Data items
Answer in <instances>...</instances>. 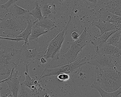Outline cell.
Segmentation results:
<instances>
[{
	"label": "cell",
	"instance_id": "16",
	"mask_svg": "<svg viewBox=\"0 0 121 97\" xmlns=\"http://www.w3.org/2000/svg\"><path fill=\"white\" fill-rule=\"evenodd\" d=\"M34 21L31 20L28 23V25L25 30L21 34L17 36L15 38H22L24 39V46H27L29 45L28 41L29 38L31 33L32 28L34 24Z\"/></svg>",
	"mask_w": 121,
	"mask_h": 97
},
{
	"label": "cell",
	"instance_id": "30",
	"mask_svg": "<svg viewBox=\"0 0 121 97\" xmlns=\"http://www.w3.org/2000/svg\"><path fill=\"white\" fill-rule=\"evenodd\" d=\"M117 47L119 49H121V36L119 40V43H118V45H117Z\"/></svg>",
	"mask_w": 121,
	"mask_h": 97
},
{
	"label": "cell",
	"instance_id": "25",
	"mask_svg": "<svg viewBox=\"0 0 121 97\" xmlns=\"http://www.w3.org/2000/svg\"><path fill=\"white\" fill-rule=\"evenodd\" d=\"M57 78L60 81H66L69 79V74H60L58 75Z\"/></svg>",
	"mask_w": 121,
	"mask_h": 97
},
{
	"label": "cell",
	"instance_id": "20",
	"mask_svg": "<svg viewBox=\"0 0 121 97\" xmlns=\"http://www.w3.org/2000/svg\"><path fill=\"white\" fill-rule=\"evenodd\" d=\"M30 14L33 16L35 22L41 20L43 18L42 13L41 5L38 2H36L35 7L30 12Z\"/></svg>",
	"mask_w": 121,
	"mask_h": 97
},
{
	"label": "cell",
	"instance_id": "10",
	"mask_svg": "<svg viewBox=\"0 0 121 97\" xmlns=\"http://www.w3.org/2000/svg\"><path fill=\"white\" fill-rule=\"evenodd\" d=\"M98 20H100L111 23L121 24V17L112 14L105 8H101L98 12Z\"/></svg>",
	"mask_w": 121,
	"mask_h": 97
},
{
	"label": "cell",
	"instance_id": "9",
	"mask_svg": "<svg viewBox=\"0 0 121 97\" xmlns=\"http://www.w3.org/2000/svg\"><path fill=\"white\" fill-rule=\"evenodd\" d=\"M15 69H12L8 77L6 79L1 81L0 83L7 82L9 90L12 93L14 97H17L20 88V83L17 77L18 71H17L15 73L14 71Z\"/></svg>",
	"mask_w": 121,
	"mask_h": 97
},
{
	"label": "cell",
	"instance_id": "1",
	"mask_svg": "<svg viewBox=\"0 0 121 97\" xmlns=\"http://www.w3.org/2000/svg\"><path fill=\"white\" fill-rule=\"evenodd\" d=\"M96 81L105 91L108 93L117 91L121 86V71L115 68H100L95 66Z\"/></svg>",
	"mask_w": 121,
	"mask_h": 97
},
{
	"label": "cell",
	"instance_id": "17",
	"mask_svg": "<svg viewBox=\"0 0 121 97\" xmlns=\"http://www.w3.org/2000/svg\"><path fill=\"white\" fill-rule=\"evenodd\" d=\"M34 24L44 29H46L49 31L52 30L56 27L53 22L48 18H44L41 20L34 22Z\"/></svg>",
	"mask_w": 121,
	"mask_h": 97
},
{
	"label": "cell",
	"instance_id": "21",
	"mask_svg": "<svg viewBox=\"0 0 121 97\" xmlns=\"http://www.w3.org/2000/svg\"><path fill=\"white\" fill-rule=\"evenodd\" d=\"M121 36V31L117 30L109 37L106 43L109 45H112L117 47Z\"/></svg>",
	"mask_w": 121,
	"mask_h": 97
},
{
	"label": "cell",
	"instance_id": "4",
	"mask_svg": "<svg viewBox=\"0 0 121 97\" xmlns=\"http://www.w3.org/2000/svg\"><path fill=\"white\" fill-rule=\"evenodd\" d=\"M74 8L73 7L69 20L66 26L49 43L44 56V57L47 60L50 59L53 61L58 59L60 49L67 32V29L69 26Z\"/></svg>",
	"mask_w": 121,
	"mask_h": 97
},
{
	"label": "cell",
	"instance_id": "14",
	"mask_svg": "<svg viewBox=\"0 0 121 97\" xmlns=\"http://www.w3.org/2000/svg\"><path fill=\"white\" fill-rule=\"evenodd\" d=\"M91 86L92 88H96L99 91L102 97H117L121 93V86L117 91L111 93L104 91L96 80L94 81Z\"/></svg>",
	"mask_w": 121,
	"mask_h": 97
},
{
	"label": "cell",
	"instance_id": "31",
	"mask_svg": "<svg viewBox=\"0 0 121 97\" xmlns=\"http://www.w3.org/2000/svg\"><path fill=\"white\" fill-rule=\"evenodd\" d=\"M7 97H14L13 95H12V94H10Z\"/></svg>",
	"mask_w": 121,
	"mask_h": 97
},
{
	"label": "cell",
	"instance_id": "12",
	"mask_svg": "<svg viewBox=\"0 0 121 97\" xmlns=\"http://www.w3.org/2000/svg\"><path fill=\"white\" fill-rule=\"evenodd\" d=\"M117 30H114L109 31L107 32L102 35H100L98 37H95L91 41L92 44L94 45L96 52L98 51L99 47L105 43L111 35L117 31Z\"/></svg>",
	"mask_w": 121,
	"mask_h": 97
},
{
	"label": "cell",
	"instance_id": "15",
	"mask_svg": "<svg viewBox=\"0 0 121 97\" xmlns=\"http://www.w3.org/2000/svg\"><path fill=\"white\" fill-rule=\"evenodd\" d=\"M29 64L25 65L26 71L24 73L25 76V79L24 82L20 83L21 84H23L27 87L30 88L33 92H34L37 90L36 86V85L37 84V81H34L33 79L31 78L29 75L28 72V66Z\"/></svg>",
	"mask_w": 121,
	"mask_h": 97
},
{
	"label": "cell",
	"instance_id": "8",
	"mask_svg": "<svg viewBox=\"0 0 121 97\" xmlns=\"http://www.w3.org/2000/svg\"><path fill=\"white\" fill-rule=\"evenodd\" d=\"M27 46H23L20 49L21 51V59L20 62L26 65L29 64L35 59H39L41 57L42 54L43 52H39L36 48L33 49H28Z\"/></svg>",
	"mask_w": 121,
	"mask_h": 97
},
{
	"label": "cell",
	"instance_id": "19",
	"mask_svg": "<svg viewBox=\"0 0 121 97\" xmlns=\"http://www.w3.org/2000/svg\"><path fill=\"white\" fill-rule=\"evenodd\" d=\"M105 8L111 13L121 17V8L112 1L107 3Z\"/></svg>",
	"mask_w": 121,
	"mask_h": 97
},
{
	"label": "cell",
	"instance_id": "3",
	"mask_svg": "<svg viewBox=\"0 0 121 97\" xmlns=\"http://www.w3.org/2000/svg\"><path fill=\"white\" fill-rule=\"evenodd\" d=\"M31 20L30 17L17 18L9 12L0 19V27L4 31L3 34L8 37L12 36L15 38L25 30Z\"/></svg>",
	"mask_w": 121,
	"mask_h": 97
},
{
	"label": "cell",
	"instance_id": "11",
	"mask_svg": "<svg viewBox=\"0 0 121 97\" xmlns=\"http://www.w3.org/2000/svg\"><path fill=\"white\" fill-rule=\"evenodd\" d=\"M92 24L99 29L100 31V35H102L107 32L116 30L117 24L99 20L97 22L93 21Z\"/></svg>",
	"mask_w": 121,
	"mask_h": 97
},
{
	"label": "cell",
	"instance_id": "27",
	"mask_svg": "<svg viewBox=\"0 0 121 97\" xmlns=\"http://www.w3.org/2000/svg\"><path fill=\"white\" fill-rule=\"evenodd\" d=\"M0 39H3L8 40H12L13 41H16L17 42L19 41H22V40H24V39L22 38H9V37H2V36L0 37Z\"/></svg>",
	"mask_w": 121,
	"mask_h": 97
},
{
	"label": "cell",
	"instance_id": "18",
	"mask_svg": "<svg viewBox=\"0 0 121 97\" xmlns=\"http://www.w3.org/2000/svg\"><path fill=\"white\" fill-rule=\"evenodd\" d=\"M48 31H46L43 28L34 24L32 28L31 33L29 37V40H36L39 36L43 34L47 33Z\"/></svg>",
	"mask_w": 121,
	"mask_h": 97
},
{
	"label": "cell",
	"instance_id": "33",
	"mask_svg": "<svg viewBox=\"0 0 121 97\" xmlns=\"http://www.w3.org/2000/svg\"><path fill=\"white\" fill-rule=\"evenodd\" d=\"M64 0H60V2H63L64 1Z\"/></svg>",
	"mask_w": 121,
	"mask_h": 97
},
{
	"label": "cell",
	"instance_id": "5",
	"mask_svg": "<svg viewBox=\"0 0 121 97\" xmlns=\"http://www.w3.org/2000/svg\"><path fill=\"white\" fill-rule=\"evenodd\" d=\"M86 57L83 59L80 58L76 59L75 61L65 66L53 69L46 68L42 74L40 76V80L42 78L46 76L53 75H58L61 73L69 74L73 73L82 65L86 63H88V62H86Z\"/></svg>",
	"mask_w": 121,
	"mask_h": 97
},
{
	"label": "cell",
	"instance_id": "28",
	"mask_svg": "<svg viewBox=\"0 0 121 97\" xmlns=\"http://www.w3.org/2000/svg\"><path fill=\"white\" fill-rule=\"evenodd\" d=\"M80 36L79 34L76 31L72 32L71 34V37L74 41L77 40L79 38Z\"/></svg>",
	"mask_w": 121,
	"mask_h": 97
},
{
	"label": "cell",
	"instance_id": "32",
	"mask_svg": "<svg viewBox=\"0 0 121 97\" xmlns=\"http://www.w3.org/2000/svg\"><path fill=\"white\" fill-rule=\"evenodd\" d=\"M45 97H50L49 96V95H45Z\"/></svg>",
	"mask_w": 121,
	"mask_h": 97
},
{
	"label": "cell",
	"instance_id": "26",
	"mask_svg": "<svg viewBox=\"0 0 121 97\" xmlns=\"http://www.w3.org/2000/svg\"><path fill=\"white\" fill-rule=\"evenodd\" d=\"M90 4L95 6L100 5L104 3V0H86Z\"/></svg>",
	"mask_w": 121,
	"mask_h": 97
},
{
	"label": "cell",
	"instance_id": "29",
	"mask_svg": "<svg viewBox=\"0 0 121 97\" xmlns=\"http://www.w3.org/2000/svg\"><path fill=\"white\" fill-rule=\"evenodd\" d=\"M47 60L44 57H42L40 59V63L42 64H44L46 62Z\"/></svg>",
	"mask_w": 121,
	"mask_h": 97
},
{
	"label": "cell",
	"instance_id": "22",
	"mask_svg": "<svg viewBox=\"0 0 121 97\" xmlns=\"http://www.w3.org/2000/svg\"><path fill=\"white\" fill-rule=\"evenodd\" d=\"M32 92L30 88L20 84V87L17 97H32Z\"/></svg>",
	"mask_w": 121,
	"mask_h": 97
},
{
	"label": "cell",
	"instance_id": "6",
	"mask_svg": "<svg viewBox=\"0 0 121 97\" xmlns=\"http://www.w3.org/2000/svg\"><path fill=\"white\" fill-rule=\"evenodd\" d=\"M87 29L85 27L82 34L77 40L72 42L70 48L66 53L63 54V57L70 64L76 60L77 55L82 49L89 43L87 41Z\"/></svg>",
	"mask_w": 121,
	"mask_h": 97
},
{
	"label": "cell",
	"instance_id": "23",
	"mask_svg": "<svg viewBox=\"0 0 121 97\" xmlns=\"http://www.w3.org/2000/svg\"><path fill=\"white\" fill-rule=\"evenodd\" d=\"M42 13L44 18H48V17L52 14V7L51 4L47 3L41 8Z\"/></svg>",
	"mask_w": 121,
	"mask_h": 97
},
{
	"label": "cell",
	"instance_id": "2",
	"mask_svg": "<svg viewBox=\"0 0 121 97\" xmlns=\"http://www.w3.org/2000/svg\"><path fill=\"white\" fill-rule=\"evenodd\" d=\"M21 59L20 49L6 46L0 43V74H10L15 68Z\"/></svg>",
	"mask_w": 121,
	"mask_h": 97
},
{
	"label": "cell",
	"instance_id": "24",
	"mask_svg": "<svg viewBox=\"0 0 121 97\" xmlns=\"http://www.w3.org/2000/svg\"><path fill=\"white\" fill-rule=\"evenodd\" d=\"M17 0H8V1L6 3L0 5V7L1 8L5 9L8 10V8H9Z\"/></svg>",
	"mask_w": 121,
	"mask_h": 97
},
{
	"label": "cell",
	"instance_id": "13",
	"mask_svg": "<svg viewBox=\"0 0 121 97\" xmlns=\"http://www.w3.org/2000/svg\"><path fill=\"white\" fill-rule=\"evenodd\" d=\"M9 12L17 18H28L30 17L29 10L25 9L17 5L15 3L13 4L9 8Z\"/></svg>",
	"mask_w": 121,
	"mask_h": 97
},
{
	"label": "cell",
	"instance_id": "7",
	"mask_svg": "<svg viewBox=\"0 0 121 97\" xmlns=\"http://www.w3.org/2000/svg\"><path fill=\"white\" fill-rule=\"evenodd\" d=\"M120 58L112 55L97 54L88 61V63L100 68H115Z\"/></svg>",
	"mask_w": 121,
	"mask_h": 97
}]
</instances>
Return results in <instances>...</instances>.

> **TASK INSTRUCTIONS**
Count the lines in the rows above that contain the string "results", treating uppercase and lowercase as different. Reply with only the number.

> **THE ANSWER**
2